**Short task**
Every line of the listing must be reproduced as it stands. Leave the images behind.

**Data supplied**
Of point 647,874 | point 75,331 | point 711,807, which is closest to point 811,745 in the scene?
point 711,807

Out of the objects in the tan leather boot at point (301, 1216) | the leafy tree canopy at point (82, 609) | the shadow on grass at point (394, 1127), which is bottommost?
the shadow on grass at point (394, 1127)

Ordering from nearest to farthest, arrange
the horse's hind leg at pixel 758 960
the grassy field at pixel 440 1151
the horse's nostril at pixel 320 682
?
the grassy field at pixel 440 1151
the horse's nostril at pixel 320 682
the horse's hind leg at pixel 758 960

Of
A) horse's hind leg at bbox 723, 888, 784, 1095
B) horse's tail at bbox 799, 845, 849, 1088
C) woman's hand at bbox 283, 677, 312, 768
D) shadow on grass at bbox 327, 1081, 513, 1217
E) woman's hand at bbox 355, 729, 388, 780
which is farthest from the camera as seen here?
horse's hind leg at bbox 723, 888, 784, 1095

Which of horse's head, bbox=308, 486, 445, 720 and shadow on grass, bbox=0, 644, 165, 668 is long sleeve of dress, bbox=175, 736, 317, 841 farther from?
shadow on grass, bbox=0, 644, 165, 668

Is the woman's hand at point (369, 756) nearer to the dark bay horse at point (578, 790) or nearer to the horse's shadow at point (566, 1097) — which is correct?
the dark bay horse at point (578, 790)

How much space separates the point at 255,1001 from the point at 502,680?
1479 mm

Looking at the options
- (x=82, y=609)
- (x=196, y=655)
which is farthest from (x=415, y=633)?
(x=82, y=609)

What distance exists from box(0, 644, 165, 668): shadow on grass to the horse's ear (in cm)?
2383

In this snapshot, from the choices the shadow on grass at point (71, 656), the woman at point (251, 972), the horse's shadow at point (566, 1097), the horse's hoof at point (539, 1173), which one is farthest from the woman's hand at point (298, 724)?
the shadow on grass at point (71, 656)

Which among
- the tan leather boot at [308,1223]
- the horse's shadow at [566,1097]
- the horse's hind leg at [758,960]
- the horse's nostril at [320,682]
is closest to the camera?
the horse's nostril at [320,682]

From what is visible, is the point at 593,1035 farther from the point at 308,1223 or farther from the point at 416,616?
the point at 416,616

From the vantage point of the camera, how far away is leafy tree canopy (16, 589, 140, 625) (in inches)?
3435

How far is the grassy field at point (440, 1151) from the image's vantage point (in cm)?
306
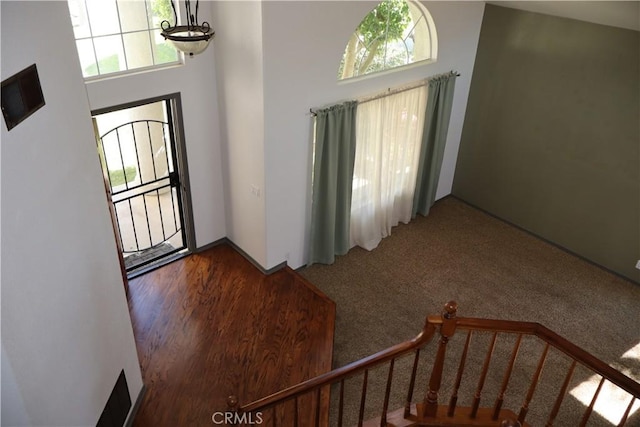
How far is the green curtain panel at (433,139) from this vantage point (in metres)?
6.56

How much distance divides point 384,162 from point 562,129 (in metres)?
2.14

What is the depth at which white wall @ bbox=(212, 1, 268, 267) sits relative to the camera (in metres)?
4.85

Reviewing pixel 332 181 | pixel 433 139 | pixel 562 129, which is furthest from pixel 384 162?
pixel 562 129

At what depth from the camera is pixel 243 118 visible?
536 cm

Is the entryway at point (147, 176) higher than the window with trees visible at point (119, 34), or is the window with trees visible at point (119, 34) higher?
the window with trees visible at point (119, 34)

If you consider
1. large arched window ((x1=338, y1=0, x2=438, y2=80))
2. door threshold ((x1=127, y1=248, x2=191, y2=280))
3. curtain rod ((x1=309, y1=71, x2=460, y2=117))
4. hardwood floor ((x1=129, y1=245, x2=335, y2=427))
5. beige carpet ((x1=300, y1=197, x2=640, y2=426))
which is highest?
large arched window ((x1=338, y1=0, x2=438, y2=80))

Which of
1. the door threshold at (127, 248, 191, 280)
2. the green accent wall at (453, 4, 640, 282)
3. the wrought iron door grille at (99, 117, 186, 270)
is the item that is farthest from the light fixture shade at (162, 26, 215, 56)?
the green accent wall at (453, 4, 640, 282)

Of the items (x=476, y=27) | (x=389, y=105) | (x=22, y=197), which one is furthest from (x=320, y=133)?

**Result for this exercise**
Of point 647,874 | point 75,331 | point 711,807, which is closest to point 811,745 in the scene?
point 711,807

Out of the objects in the tan leather boot at point (301, 1216) | the leafy tree canopy at point (82, 609) | the shadow on grass at point (394, 1127), which is bottommost?
the shadow on grass at point (394, 1127)

Ordering from nearest to farthest, arrange
the horse's hind leg at pixel 758 960
the grassy field at pixel 440 1151
the horse's nostril at pixel 320 682
?
the grassy field at pixel 440 1151
the horse's nostril at pixel 320 682
the horse's hind leg at pixel 758 960

Of
A) horse's hind leg at bbox 723, 888, 784, 1095
B) horse's tail at bbox 799, 845, 849, 1088
C) woman's hand at bbox 283, 677, 312, 768
D) shadow on grass at bbox 327, 1081, 513, 1217
E) woman's hand at bbox 355, 729, 388, 780
which is farthest from the camera as seen here?
horse's hind leg at bbox 723, 888, 784, 1095

Which of horse's head, bbox=308, 486, 445, 720 and shadow on grass, bbox=0, 644, 165, 668 is long sleeve of dress, bbox=175, 736, 317, 841 farther from?
shadow on grass, bbox=0, 644, 165, 668

Is the woman's hand at point (369, 756) nearer to the dark bay horse at point (578, 790) or nearer to the horse's shadow at point (566, 1097) — which is correct?
the dark bay horse at point (578, 790)

How much space separates the point at 255,1001 from the point at 502,680?
1479 mm

Looking at the options
- (x=82, y=609)
- (x=196, y=655)
which is farthest from (x=415, y=633)?
(x=82, y=609)

What distance exists from box(0, 644, 165, 668): shadow on grass to the horse's ear (in cm)?
2383

In this snapshot, from the choices the shadow on grass at point (71, 656), the woman at point (251, 972), the horse's shadow at point (566, 1097), the horse's hoof at point (539, 1173), which one is farthest from the woman's hand at point (298, 724)?
the shadow on grass at point (71, 656)

Which among
- the tan leather boot at [308,1223]
- the horse's shadow at [566,1097]
- the horse's hind leg at [758,960]
- the horse's nostril at [320,682]
is closest to the camera?
the horse's nostril at [320,682]

From what is visible, is the point at 593,1035 farther from the point at 308,1223 or farther from the point at 416,616?
the point at 416,616

From the vantage point of the camera, how far away is leafy tree canopy (16, 589, 140, 625) (in inches)?
3435

How far is the grassy field at point (440, 1151) from the image's vantage point (in cm)?
306
How far is the green curtain panel at (433,139) from this vantage point (in metres)?
6.56

How much distance divides point 384,162 from point 562,129 (in metres)?
2.14

What is the depth at which white wall @ bbox=(212, 1, 268, 267) sits relative to the camera (in metres)?
4.85

Reviewing pixel 332 181 | pixel 433 139 | pixel 562 129, which is furthest from pixel 384 162?
pixel 562 129

At what depth from the camera is pixel 243 118 visible?
536 cm

Is the entryway at point (147, 176) higher than the window with trees visible at point (119, 34), or is the window with trees visible at point (119, 34) higher?
the window with trees visible at point (119, 34)

If you consider
1. large arched window ((x1=338, y1=0, x2=438, y2=80))
2. door threshold ((x1=127, y1=248, x2=191, y2=280))
3. curtain rod ((x1=309, y1=71, x2=460, y2=117))
4. hardwood floor ((x1=129, y1=245, x2=335, y2=427))
5. beige carpet ((x1=300, y1=197, x2=640, y2=426))
which is highest?
large arched window ((x1=338, y1=0, x2=438, y2=80))

Which of
1. the door threshold at (127, 248, 191, 280)
2. the green accent wall at (453, 4, 640, 282)
3. the wrought iron door grille at (99, 117, 186, 270)
is the item that is farthest from the light fixture shade at (162, 26, 215, 56)?
the green accent wall at (453, 4, 640, 282)

Of the items (x=476, y=27) | (x=389, y=105) | (x=22, y=197), which one is furthest from (x=320, y=133)?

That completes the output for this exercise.